*CONSIGNE DE TRAVAIL 1*. Énumérez les domaines d'action que le texte d'étude cite après « En particulier » comme priorités de l'inclusion et de la lutte contre la pauvreté.
*CONSIGNE DE TRAVAIL 2*. D'après le texte d'étude, quel montant la commission met-elle sur la table dans le cadre du plan Next Generation EU ?
*CONSIGNE DE TRAVAIL 3*. Extrayez du texte d'étude le passage allant de « C’est pourquoi une » jusqu'à « une égalité d’opportunité. » inclus.

C’est pourquoi une partie du budget européen pour les sept ans à venir se concentre sur l’inclusion et la lutte contre la pauvreté. En particulier : l’inclusion dans l’emploi par la formation, l’inclusion des enfants et meilleures politiques de garde d’enfants, les politiques de santé et d’accès aux soins… sans oublier les réformes pour réduire les inégalités par l’impôt et en garantissant à tous une égalité d’opportunité.
Au sortir d’une crise inédite, le développement ne sera durable que s’il est juste.
Sondés, les français souhaitent que la crise actuelle soit l’occasion d’accélérer la transition écologique. Tout sera mis en oeuvre pour que, d’un côté, les 750 milliards d’euros mis sur la table par la commission dans le cadre du plan européen d’une ampleur inédite, le plan Next Generation EU, et de l’autre les politiques nationales des États membres, visent à atteindre les Objectifs de Développement Durables (ODD) de l’ONU dont nous fêtons en 2020 le cinquième anniversaire.

*SEGMENT DE DONNÉES*.

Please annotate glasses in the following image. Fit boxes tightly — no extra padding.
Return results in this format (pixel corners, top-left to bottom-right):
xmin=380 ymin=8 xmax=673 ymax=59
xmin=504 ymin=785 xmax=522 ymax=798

*RÉSULTAT DE L'EXERCICE 1*.
- L'inclusion dans l'emploi par la formation
- L'inclusion des enfants et de meilleures politiques de garde d'enfants
- Les politiques de santé et d'accès aux soins
- Les réformes pour réduire les inégalités par l'impôt et en garantissant à tous une égalité d'opportunité

*RÉSULTAT DE L'EXERCICE 2*. 750 milliards d'euros.

*RÉSULTAT DE L'EXERCICE 3*.
C’est pourquoi une partie du budget européen pour les sept ans à venir se concentre sur l’inclusion et la lutte contre la pauvreté. En particulier : l’inclusion dans l’emploi par la formation, l’inclusion des enfants et meilleures politiques de garde d’enfants, les politiques de santé et d’accès aux soins… sans oublier les réformes pour réduire les inégalités par l’impôt et en garantissant à tous une égalité d’opportunité.